Berbeda dengan kerajaan lain dimana prajurit haruslah suku asli bangsanya, romawi mengambil prajurit dari setiap suku yang menjadi warga negara, baik itu suku asli Roma ataupun suku asing yang baru saja dikalahkan dalam perang. dengan pelatihan menjadi Legiuner generasi muda mantan lawan akan terbiasa dengan budaya, cara hidup dan pemikiran Romawi sehingga semakin mantap menjadi warga negara republik yang loyal dan bisa diandalkan.
Sekali menang membuat populasi dan militernya bertambah. 100x menang maka kelipatannya hampir 100x juga. ini adalah sulap ala Romawi. asalkan bisa terus menerus menang maka Romawi terus bertambah kuat dan besar.
Lalu apa rahasianya sampai Romawi bisa terus menerus menang?
Sebenarnya romawi cukup banyak menderita kekalahan. untuk soal ini Republik dan gaya militernya yang bukan kasta kesatria tetapi mengandalkan pada citizen soldier terbukti menjadi senjata makan tuan karena terlalu idealis. faktanya mereka yang sehari-hari bekerja sebagai petani atau filusuf ketika diharapkan menjadi prajurit dan jendral dalam perang akibatnya bisa fatal.
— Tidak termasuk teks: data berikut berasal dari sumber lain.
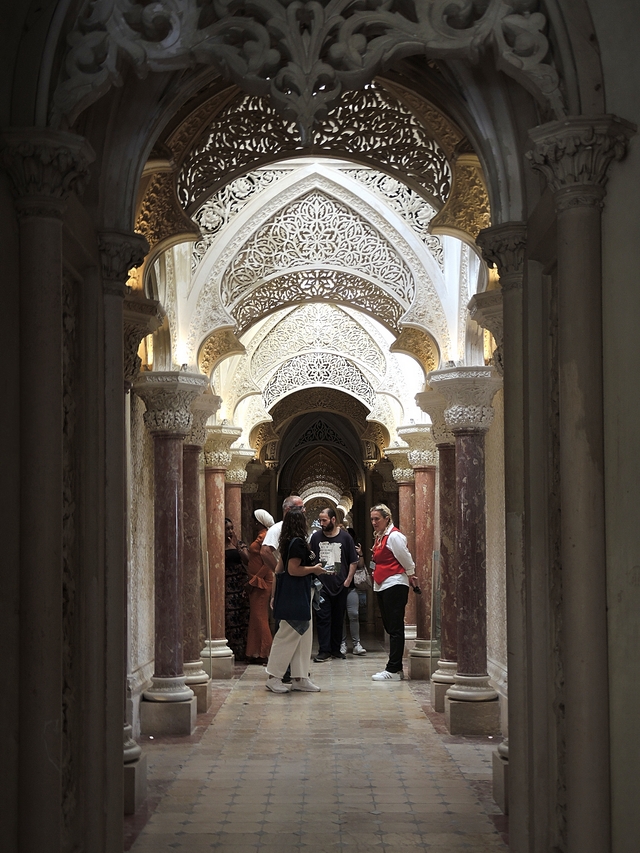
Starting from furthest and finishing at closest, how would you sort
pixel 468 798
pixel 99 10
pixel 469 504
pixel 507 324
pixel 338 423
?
1. pixel 338 423
2. pixel 469 504
3. pixel 468 798
4. pixel 507 324
5. pixel 99 10

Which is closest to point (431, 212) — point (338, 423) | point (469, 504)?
point (469, 504)

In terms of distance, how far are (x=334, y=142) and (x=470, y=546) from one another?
3.74 meters

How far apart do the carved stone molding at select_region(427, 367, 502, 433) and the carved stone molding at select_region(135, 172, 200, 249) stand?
140 inches

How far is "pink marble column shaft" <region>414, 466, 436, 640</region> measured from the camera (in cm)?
1273

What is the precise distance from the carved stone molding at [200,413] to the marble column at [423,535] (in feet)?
10.6

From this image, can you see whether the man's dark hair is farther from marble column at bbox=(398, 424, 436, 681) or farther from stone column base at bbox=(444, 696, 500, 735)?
stone column base at bbox=(444, 696, 500, 735)

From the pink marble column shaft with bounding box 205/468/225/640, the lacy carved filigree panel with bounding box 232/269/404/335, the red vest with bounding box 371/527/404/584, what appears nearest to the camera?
the lacy carved filigree panel with bounding box 232/269/404/335

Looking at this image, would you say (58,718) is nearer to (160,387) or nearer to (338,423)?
(160,387)

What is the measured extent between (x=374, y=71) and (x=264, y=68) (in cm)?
41

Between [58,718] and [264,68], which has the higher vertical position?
[264,68]

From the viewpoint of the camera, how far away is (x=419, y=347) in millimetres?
10664

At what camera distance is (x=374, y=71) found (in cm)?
423

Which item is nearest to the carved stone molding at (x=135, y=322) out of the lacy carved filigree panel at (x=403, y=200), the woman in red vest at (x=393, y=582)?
the lacy carved filigree panel at (x=403, y=200)

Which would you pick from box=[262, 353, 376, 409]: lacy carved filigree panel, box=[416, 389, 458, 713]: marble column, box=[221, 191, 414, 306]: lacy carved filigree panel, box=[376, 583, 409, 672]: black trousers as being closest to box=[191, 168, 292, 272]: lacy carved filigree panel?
box=[221, 191, 414, 306]: lacy carved filigree panel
Ditambah lagi dengan kebijakan pergantian konsul yang juga pemimpin militer disertai dengan perekrutan prajurit untuk dinas militer baru membuat keahlian tempur mereka selalu dalam kondisi tidak optimal. terlatih ya, tetapi jarang berpengalaman. legiun baru mengandalkan pada para veteran yang secara sukarela mengambil masa dinas lagi tetapi jumlahnya tidak besar karena di era republik prajurit karier masih belum berkembang.
Kemampuan Romawi yang bisa dibilang payah itu terus menerus menjadi mangsa pasukan yang berjumlah lebih kecil dan lebih buruk perlengkapannya tetapi memiliki pengalaman tempur dan kepemimpinan militer yang prima. seperti pada Perang Punic 2 Romawi begitu frustasi karena jumlah dan kualitas militer mereka yang superior ternyata tidak mampu melawan pasukan Hannibal yang berjumlah lebih kecil dari mereka.
Tetapi ada hal yang tidak dimiliki oleh bangsa lainnya yang pada akhirnya membuat Romawi unggul. sejarah menuliskan bahwa Romawi di era Republik tidak jaya dengan mengalahkan lawan yang jauh lebih besar darinya seperti Alexander the Great. Romawi menjadi jaya karena tidak pernah kehabisan prajurit walaupun terus menerus dikalahkan oleh lawan yang lebih hebat darinya.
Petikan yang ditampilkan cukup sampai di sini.